Carroll claims that while security and safety were top priorities in the early days, eventually there were mishaps that called into question whether the site was a hazard. In particular, he notes a 1978 incident in which animals kept in a holding pen outside Lab 257, one of several Plum Island buildings, were diagnosed with foot-and-mouth disease.

An agriculture department spokeswoman conceded that the cause of the incident, which was reported in the media at the time, was never determined. Lab 257 was closed in 1995, and "right now it poses no health hazard," McCarthy said.

Also, since 1978 no animals have been kept outside the biocontainment laboratories, Department of Agriculture spokeswoman Sandy Miller-Hays said. She also disputed Carroll's claims about Lyme disease, saying it was never studied at the facility, and contended that West Nile Virus was studied only after the outbreak was reported in 1999.

Carroll also cites a power outage during Hurricane Bob in 1991 that left some workers knee-deep in virus-contaminated sewage. He insists that these and other incidents led to a lax atmosphere, which made it possible for the lab to be the source of outbreaks like Lyme disease and West Nile Virus.

But Dr.

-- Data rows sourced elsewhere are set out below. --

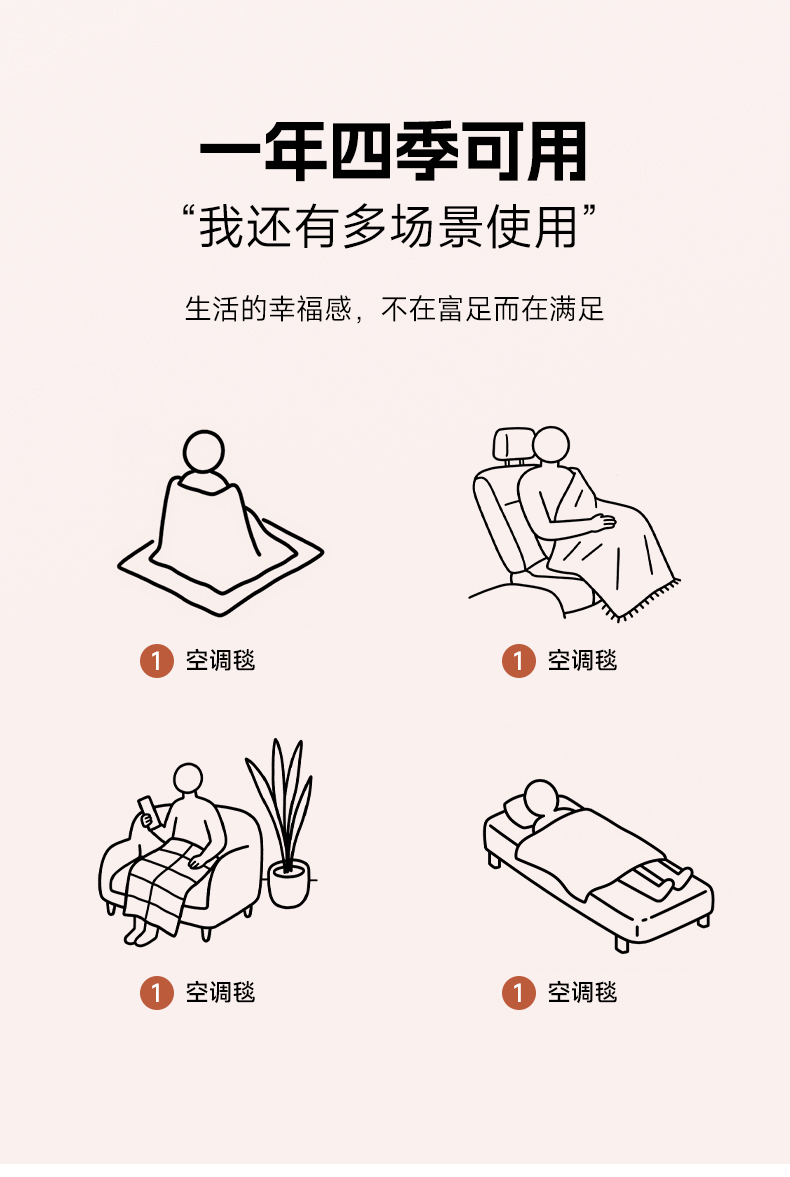 一年四季可用
“我还有多场景使用”

生活的幸福感，不在富足而在满足

1 空调毯

1 空调毯

1 空调毯

1 空调毯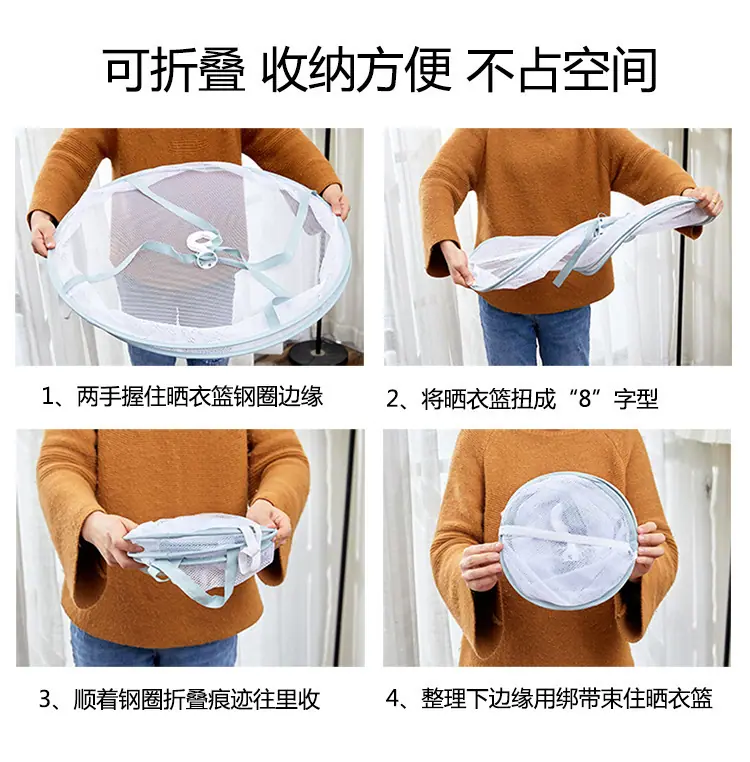 可折叠 收纳方便 不占空间

1、两手握住晒衣篮钢圈边缘

2、将晒衣篮扭成“8”字型

3、顺着钢圈折叠痕迹往里收

4、整理下边缘用绑带束住晒衣篮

David Graham, of the Suffolk County health department, countered: "I don't believe the laboratory had anything to do with it."

Carroll also ominously points to a revelation first reported by Newsweek in 2001 that Pakistani nuclear scientist Sultan Bashir Bashir-ud-Din Mahmood had a New York Times article about Plum Island in his possession when he was arrested in December 2001. Mahmood held meetings with Osama bin Laden in 2000 and 2001, according to his son.

"It becomes not what Mike Carroll thinks in his book about Plum Island, it becomes what do the terrorists think," the author said.

McCarthy, the homeland security official, noted that many security changes have taken place since her agency moved in last summer. There are increased security patrols by armed guards, electronic surveillance cameras have been installed, background checks are being done on all employees and escorts accompany all visitors.

"You're talking to somebody who came out of the nuclear weapons business," said McCarthy, the former chief scientist for the National Nuclear Security Administration. "I take this really seriously."